Kultur

Bob Dylan zeigte in Salzburg seine zärtliche Seite

The Other Side Of Bob Dylan" heißt eine Platte der amerikanischen Musiklegende. Schon 1964, beim Erscheinen des Albums, warnte die Plattenfirma Käufer vor der Mehrdimensionalität des Künstlers. Mit dieser haben Konzertbesucher, die sich einen angestaubt-sentimentalen Folkabend mit akustischer Gitarre erwarten, bis heute Probleme. Am Samstag in der Salzburgarena musste sich niemand vor schwierigen Neukonstruktionen des Liedguts fürchten, denn Dylan gab sich von einer überraschend zärtlichen Seite, spielte einen wunderschönen Auftritt, den er mit einer atemberaubenden Version von "Highway 61" für die Ewigkeit krönt.

Warme Töne - facettenreiche Stimme

Präsentierte sich der Meister noch im November vergangenen Jahres in Innsbruck schräg und radikal, prägten am Samstag sehr warme Töne die Darbietung, die deswegen nicht weniger intensiv und ergreifend ausfiel. Mit einem beschwingten Blues, "Watching The Rivers Flow", eröffnete Dylan seine Show. Die Nummer, 1971 als Single veröffentlicht und dann auf diversen Greatest-Hits-Kopplungen verbraten, handelt - zumindest meinen das Kritiker - von der damaligen Sehnsucht des Liederschreibers, sich aus der Öffentlichkeit zurückzuziehen. Den Text hauchte Dylan anno 2012 mit versöhnlichem Unterton, als hätte er sich längst mit seinem Status abgefunden.

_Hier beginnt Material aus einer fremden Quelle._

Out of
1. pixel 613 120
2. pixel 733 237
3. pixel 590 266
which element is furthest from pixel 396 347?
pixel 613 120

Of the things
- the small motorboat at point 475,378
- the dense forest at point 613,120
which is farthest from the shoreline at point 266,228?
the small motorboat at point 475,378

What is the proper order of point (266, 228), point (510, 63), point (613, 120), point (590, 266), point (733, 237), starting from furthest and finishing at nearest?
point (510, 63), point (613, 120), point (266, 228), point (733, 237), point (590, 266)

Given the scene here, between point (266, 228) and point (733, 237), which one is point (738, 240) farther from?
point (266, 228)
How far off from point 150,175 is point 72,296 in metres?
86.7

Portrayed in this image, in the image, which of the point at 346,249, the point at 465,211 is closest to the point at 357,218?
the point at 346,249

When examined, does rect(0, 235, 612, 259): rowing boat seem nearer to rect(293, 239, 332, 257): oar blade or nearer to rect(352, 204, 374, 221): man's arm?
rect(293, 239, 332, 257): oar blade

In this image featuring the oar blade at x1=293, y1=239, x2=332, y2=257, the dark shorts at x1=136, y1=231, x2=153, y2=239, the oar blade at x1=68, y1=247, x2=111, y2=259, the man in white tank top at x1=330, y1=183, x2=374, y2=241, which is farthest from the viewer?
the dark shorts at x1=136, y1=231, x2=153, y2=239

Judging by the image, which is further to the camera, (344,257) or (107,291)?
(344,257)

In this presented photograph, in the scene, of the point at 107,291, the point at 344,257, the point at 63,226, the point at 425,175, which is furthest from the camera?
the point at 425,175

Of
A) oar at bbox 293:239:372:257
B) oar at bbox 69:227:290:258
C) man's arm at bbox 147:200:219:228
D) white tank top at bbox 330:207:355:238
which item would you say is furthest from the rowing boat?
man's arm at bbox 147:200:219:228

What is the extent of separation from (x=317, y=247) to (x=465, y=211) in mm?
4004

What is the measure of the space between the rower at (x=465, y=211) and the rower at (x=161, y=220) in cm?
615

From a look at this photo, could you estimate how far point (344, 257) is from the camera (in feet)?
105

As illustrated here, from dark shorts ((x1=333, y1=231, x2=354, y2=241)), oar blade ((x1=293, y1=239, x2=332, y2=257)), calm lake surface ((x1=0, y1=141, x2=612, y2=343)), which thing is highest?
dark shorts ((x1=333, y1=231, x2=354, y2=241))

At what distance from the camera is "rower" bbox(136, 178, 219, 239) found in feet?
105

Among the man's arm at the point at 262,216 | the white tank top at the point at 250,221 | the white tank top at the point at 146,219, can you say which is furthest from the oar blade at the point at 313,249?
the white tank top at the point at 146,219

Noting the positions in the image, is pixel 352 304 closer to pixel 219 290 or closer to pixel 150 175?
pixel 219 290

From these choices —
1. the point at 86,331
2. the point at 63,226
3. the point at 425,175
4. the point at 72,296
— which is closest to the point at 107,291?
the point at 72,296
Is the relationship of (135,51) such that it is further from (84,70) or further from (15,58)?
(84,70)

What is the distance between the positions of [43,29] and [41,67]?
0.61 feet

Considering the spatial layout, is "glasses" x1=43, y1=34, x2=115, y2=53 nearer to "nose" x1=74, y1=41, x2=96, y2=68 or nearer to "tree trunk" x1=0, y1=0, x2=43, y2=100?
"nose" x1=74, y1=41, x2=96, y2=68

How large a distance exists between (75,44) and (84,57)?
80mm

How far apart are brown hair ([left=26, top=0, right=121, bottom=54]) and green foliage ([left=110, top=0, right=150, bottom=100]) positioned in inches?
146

Das folgende "Don`t Think Twice, It`s All Right" klang beinahe traditionell, allerdings weniger nach bissiger Abrechnung wie im Original, sondern mehr wie ein altersweiser Rückblick auf eine turbulente Trennung, über die man nach vielen Jahren milde lächelt (was Dylan übrigens im Laufe des Abends unerhört oft wirklich tat). Zu "Things Have Changed" trat Dylan vom Klavier, das er meisterlich beherrscht und auf dem er sich ebenso wie auf der Harmonika mehrmals zu recht bejubelte "Duelle" mit seinen Gitarristen lieferte, an den Mikrofonständer und schmachtete herzzerreißend wie ein Crooner in einer verrauchten Spelunke. Und Dylan tänzelte - vorbei die Zeiten, als er sich 90 Minuten hinter dem Tasteninstrument versteckte. Nur viel später, bei "Ballad Of A Thin Man", spuckte der Mann aus Minnesota Gift und Galle.
Es war einfach zum Niederknien wie zu "Tweedle Dee & Tweedle Dum" Rockabilly-Gitarren fetzten oder bei "Ballad Of Hollies Brown" ein Banjo den Song mit Country-Rhythmen antrieb. Das muss man natürlich auch der fantastischen Band anrechnen - inklusive des cool wirkenden, jedoch ungeheuer emotionsreich spielenden Gitarristen Charlie Sexton und des genialen Bassisten Tony Garnier, seit 1989 an Dylans Seite.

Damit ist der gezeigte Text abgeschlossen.